NEW YORK — The Latest on the aftermath of Jeffrey Epstein's death (all times local):
The judge in a criminal case against Jeffrey Epstein has pressed the warden for answers about how the financier became injured in jail last month.
Epstein sustained bruising to the neck on July 23, but officials have never said whether the injuries were self-inflected or the result of an assault. He was temporarily placed on suicide watch and subsequently killed himself.
U.S. District Judge Richard Berman asked about the episode in a letter Monday to Metropolitan Correctional Center Warden Lamine N'Diaye.
Berman said that to his knowledge, the incident "has never been definitively explained."
N'Diaye replied that an internal investigation was completed but that he couldn't provide information because the findings were being incorporated into investigations into Epstein's death.
N'Diaye has been temporarily reassigned.
The letters were made public Wednesday.
Lawyers for Jeffrey Epstein say his death means there is no need to consider scrapping an agreement that protected the financier from federal prosecution over a decade ago.
The attorneys said in court papers Wednesday there is no legally sufficient reason for a Florida federal judge to throw out the non-prosecution agreement. The judge previously agreed with some Epstein accusers that federal prosecutors violated a crime victims' law by not consulting them as required about the once-secret deal.
The question now is what to do about that violation. Epstein's lawyers contend his suicide at a New York jail essentially ends the victims' claims.
The 66-year-old Epstein was awaiting trial on sex trafficking charges when he died. As part of the deal to avoid federal prosecution, he pleaded guilty to state prostitution charges in Florida.
A Justice Department official says more than half of the staff in the Metropolitan Correctional Center at the time Jeffrey Epstein killed himself was working overtime.
The official said 18 staff members working in the jail, and 10 were them on overtime. There was one additional post that wasn't filled during that shift, which ran from midnight until 8 a.m.
Two guards who were supposed to be watching Epstein were placed on leave Tuesday. The official said one had worked overtime shifts a number of days in a row and the other guard was on mandatory overtime, working a double.
The official was not authorized to disclose the information publicly and spoke to The Associated Press on condition of anonymity.
— By Michael Balsamo
A woman who says she was raped by Jeffrey Epstein when she was a teenager is suing his estate and three of his associates.
Jennifer Araoz filed the lawsuit Wednesday against Epstein's former girlfriend Ghislaine Maxwell and three unnamed members of his staff. It is one of many lawsuits expected to be filed by Epstein's accusers after a new state law went into effect Wednesday.
Araoz says Epstein had several sexual encounters with her when she was underage and forcibly raped her in 2002.
The lawsuit blames Maxwell for helping Esptein recruit underage girls.
Maxwell's publicist and lawyers didn't immediately respond to emails seeking comment.

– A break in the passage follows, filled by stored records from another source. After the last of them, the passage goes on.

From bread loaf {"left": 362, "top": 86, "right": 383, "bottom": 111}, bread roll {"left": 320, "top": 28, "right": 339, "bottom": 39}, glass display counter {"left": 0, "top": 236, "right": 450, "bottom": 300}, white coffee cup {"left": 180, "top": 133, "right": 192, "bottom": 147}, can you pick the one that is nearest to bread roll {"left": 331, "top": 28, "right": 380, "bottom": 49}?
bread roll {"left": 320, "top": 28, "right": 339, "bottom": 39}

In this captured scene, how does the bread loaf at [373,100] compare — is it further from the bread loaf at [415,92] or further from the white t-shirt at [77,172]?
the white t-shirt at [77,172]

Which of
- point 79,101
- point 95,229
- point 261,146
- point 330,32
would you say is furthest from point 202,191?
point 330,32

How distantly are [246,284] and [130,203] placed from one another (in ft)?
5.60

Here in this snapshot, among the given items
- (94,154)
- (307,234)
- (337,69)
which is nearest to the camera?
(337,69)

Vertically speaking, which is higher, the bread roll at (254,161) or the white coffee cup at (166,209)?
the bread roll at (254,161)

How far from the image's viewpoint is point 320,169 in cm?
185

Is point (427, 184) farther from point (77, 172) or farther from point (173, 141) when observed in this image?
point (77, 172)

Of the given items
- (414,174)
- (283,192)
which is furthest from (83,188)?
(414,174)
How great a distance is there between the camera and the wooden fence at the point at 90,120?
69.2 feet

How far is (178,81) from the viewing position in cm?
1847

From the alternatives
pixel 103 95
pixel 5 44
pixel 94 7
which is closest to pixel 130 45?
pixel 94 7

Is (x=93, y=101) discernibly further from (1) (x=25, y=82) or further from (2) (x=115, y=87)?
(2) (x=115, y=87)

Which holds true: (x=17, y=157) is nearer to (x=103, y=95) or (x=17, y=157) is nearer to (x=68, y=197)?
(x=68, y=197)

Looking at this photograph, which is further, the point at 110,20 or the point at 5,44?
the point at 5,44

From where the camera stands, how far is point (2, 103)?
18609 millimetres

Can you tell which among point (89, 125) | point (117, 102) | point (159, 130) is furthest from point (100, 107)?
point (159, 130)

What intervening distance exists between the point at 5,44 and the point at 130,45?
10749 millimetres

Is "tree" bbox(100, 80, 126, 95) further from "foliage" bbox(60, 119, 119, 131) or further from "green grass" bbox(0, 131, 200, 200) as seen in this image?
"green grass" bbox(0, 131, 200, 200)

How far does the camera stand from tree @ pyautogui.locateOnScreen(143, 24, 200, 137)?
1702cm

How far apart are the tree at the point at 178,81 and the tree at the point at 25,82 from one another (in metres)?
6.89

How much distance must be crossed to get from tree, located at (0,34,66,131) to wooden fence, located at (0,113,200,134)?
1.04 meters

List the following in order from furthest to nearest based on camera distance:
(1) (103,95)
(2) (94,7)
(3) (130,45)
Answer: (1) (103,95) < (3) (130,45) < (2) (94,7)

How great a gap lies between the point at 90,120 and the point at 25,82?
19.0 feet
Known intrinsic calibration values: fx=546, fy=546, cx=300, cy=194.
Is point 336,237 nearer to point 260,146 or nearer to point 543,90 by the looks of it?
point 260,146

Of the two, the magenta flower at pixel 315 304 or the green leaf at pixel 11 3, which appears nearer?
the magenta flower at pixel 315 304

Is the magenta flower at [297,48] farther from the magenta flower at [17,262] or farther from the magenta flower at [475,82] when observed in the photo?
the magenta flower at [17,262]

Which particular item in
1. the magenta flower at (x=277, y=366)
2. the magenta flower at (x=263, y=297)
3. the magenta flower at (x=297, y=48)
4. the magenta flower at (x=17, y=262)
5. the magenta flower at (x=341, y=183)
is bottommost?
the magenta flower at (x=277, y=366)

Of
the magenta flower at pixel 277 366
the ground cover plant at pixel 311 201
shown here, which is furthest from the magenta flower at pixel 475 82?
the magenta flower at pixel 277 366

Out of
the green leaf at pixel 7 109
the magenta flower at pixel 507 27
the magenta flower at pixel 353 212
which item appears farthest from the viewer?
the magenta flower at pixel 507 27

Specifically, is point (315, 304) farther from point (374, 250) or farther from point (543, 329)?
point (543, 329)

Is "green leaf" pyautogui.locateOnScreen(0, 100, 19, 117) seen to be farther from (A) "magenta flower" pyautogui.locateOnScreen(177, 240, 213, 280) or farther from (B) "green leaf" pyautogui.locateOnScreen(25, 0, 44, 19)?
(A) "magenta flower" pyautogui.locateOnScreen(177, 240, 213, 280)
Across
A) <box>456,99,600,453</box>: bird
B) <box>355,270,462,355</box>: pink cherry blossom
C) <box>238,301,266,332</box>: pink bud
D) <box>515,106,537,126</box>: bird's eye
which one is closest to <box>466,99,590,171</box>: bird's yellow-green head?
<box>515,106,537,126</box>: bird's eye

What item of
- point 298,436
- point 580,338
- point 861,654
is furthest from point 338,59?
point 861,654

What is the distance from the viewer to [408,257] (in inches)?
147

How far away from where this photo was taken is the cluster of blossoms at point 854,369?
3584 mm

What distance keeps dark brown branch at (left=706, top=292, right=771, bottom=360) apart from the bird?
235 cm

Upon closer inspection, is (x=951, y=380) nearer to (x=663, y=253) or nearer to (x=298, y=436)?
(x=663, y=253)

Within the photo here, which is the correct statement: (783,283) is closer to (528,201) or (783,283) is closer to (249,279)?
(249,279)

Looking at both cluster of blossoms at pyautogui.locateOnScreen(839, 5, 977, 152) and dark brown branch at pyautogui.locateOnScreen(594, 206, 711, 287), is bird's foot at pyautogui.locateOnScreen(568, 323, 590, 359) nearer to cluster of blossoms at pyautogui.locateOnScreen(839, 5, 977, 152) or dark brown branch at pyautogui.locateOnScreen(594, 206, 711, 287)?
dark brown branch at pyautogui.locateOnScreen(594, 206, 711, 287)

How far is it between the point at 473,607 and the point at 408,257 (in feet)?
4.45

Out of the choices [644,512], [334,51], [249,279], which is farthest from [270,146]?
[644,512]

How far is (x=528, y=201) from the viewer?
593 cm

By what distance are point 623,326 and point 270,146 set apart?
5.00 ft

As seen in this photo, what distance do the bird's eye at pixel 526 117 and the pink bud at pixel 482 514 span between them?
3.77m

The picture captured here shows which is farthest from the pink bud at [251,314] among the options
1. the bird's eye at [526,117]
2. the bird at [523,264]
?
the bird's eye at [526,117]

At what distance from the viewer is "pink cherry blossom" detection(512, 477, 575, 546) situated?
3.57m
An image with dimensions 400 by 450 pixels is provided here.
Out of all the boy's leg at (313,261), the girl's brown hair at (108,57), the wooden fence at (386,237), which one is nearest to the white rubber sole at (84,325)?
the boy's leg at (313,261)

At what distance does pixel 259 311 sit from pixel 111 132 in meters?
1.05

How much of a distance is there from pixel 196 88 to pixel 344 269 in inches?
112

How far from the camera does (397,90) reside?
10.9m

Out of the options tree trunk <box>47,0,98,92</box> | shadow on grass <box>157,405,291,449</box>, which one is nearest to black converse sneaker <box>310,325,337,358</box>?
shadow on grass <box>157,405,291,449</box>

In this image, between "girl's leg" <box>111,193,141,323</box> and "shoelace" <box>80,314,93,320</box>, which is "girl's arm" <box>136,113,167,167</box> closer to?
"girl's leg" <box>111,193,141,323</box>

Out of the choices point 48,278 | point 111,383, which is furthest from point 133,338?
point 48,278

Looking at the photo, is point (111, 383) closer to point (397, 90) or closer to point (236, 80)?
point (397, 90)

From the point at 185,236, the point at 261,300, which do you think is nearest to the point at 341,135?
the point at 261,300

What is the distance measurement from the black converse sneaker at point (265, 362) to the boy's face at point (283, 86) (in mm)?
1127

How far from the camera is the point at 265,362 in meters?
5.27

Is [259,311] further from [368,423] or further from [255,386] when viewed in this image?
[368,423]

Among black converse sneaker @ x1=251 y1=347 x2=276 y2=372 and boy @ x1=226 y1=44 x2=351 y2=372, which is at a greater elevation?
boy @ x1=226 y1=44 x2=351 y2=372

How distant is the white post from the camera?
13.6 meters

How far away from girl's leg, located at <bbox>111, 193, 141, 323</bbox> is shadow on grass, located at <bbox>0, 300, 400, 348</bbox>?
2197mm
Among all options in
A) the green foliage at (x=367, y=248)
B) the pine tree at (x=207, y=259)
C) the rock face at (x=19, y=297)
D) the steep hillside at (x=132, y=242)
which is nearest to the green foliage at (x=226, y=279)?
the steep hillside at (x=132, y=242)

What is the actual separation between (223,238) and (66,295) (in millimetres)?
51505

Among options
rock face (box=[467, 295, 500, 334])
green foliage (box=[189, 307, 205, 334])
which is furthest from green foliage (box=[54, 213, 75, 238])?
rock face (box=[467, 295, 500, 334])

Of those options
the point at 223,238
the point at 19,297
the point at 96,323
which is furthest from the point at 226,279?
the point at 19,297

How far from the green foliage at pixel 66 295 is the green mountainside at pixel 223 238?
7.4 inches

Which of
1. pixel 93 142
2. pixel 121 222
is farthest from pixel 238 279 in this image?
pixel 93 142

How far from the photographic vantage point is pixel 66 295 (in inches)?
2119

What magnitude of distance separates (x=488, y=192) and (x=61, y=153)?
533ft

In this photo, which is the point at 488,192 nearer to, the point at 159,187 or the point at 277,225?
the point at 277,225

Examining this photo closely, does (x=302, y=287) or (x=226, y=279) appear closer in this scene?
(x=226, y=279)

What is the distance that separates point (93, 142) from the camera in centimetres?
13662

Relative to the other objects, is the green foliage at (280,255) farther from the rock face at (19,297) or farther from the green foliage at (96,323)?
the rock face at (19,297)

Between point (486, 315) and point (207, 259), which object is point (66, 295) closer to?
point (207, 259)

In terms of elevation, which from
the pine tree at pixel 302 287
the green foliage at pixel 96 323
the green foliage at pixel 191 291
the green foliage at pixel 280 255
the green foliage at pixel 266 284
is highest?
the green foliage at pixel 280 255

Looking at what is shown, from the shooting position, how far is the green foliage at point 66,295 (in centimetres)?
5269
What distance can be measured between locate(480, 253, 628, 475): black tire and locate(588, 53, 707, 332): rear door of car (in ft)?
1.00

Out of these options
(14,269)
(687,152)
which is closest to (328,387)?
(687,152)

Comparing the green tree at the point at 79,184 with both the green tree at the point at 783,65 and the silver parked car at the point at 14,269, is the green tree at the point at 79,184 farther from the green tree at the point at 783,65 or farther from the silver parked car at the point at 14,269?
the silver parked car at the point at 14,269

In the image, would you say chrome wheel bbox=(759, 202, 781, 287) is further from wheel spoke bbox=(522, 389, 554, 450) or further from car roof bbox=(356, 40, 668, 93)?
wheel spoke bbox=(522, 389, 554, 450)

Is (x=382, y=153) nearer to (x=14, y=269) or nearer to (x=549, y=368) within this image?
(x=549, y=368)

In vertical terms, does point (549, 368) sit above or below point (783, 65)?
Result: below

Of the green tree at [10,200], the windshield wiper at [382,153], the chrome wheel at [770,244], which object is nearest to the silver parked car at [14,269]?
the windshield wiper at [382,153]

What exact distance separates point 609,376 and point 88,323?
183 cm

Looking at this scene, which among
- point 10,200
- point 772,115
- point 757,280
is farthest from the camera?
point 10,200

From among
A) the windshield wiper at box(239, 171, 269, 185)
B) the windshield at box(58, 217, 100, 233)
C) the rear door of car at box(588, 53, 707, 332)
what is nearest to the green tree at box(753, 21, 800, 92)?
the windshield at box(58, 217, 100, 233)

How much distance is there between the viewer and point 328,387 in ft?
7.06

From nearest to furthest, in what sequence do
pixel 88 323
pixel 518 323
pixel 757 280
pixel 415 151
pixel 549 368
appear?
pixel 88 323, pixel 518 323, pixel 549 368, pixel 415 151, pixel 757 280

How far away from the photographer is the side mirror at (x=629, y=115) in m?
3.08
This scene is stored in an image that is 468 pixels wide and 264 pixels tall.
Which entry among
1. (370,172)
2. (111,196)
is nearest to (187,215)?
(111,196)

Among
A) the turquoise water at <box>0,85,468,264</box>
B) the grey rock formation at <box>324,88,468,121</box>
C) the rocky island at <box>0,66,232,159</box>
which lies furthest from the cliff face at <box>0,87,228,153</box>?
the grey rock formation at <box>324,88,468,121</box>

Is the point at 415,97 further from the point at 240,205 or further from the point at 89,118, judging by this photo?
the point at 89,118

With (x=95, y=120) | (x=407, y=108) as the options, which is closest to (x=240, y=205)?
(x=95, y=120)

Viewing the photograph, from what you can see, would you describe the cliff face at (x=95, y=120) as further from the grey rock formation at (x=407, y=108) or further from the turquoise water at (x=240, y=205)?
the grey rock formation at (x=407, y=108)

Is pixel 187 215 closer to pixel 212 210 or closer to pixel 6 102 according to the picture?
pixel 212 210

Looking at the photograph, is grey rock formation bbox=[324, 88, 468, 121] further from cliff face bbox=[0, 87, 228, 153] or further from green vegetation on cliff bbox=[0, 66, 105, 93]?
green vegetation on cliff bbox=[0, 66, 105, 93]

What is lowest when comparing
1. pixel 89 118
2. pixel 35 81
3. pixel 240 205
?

She has previously denied wrongdoing.
The AP only names alleged sexual assault victims if they consent to being identified, as Araoz has done.
A person familiar with the probe of Jeffrey Epstein's death at a federal jail says guards are suspected of falsifying log entries to show they were checking on inmates in his unit every half hour, when they actually weren't.
Surveillance video reviewed after the 66-year-old financier's suspected suicide over the weekend shows guards never made some of the checks noted in the log, according to the person familiar with the investigation.
The person wasn't authorized to disclose information and spoke to The Associated Press Tuesday on condition of anonymity.
The development comes as the federal jail in Manhattan where Epstein was being held comes under increasing scrutiny in the wake of Epstein's suicide over the weekend.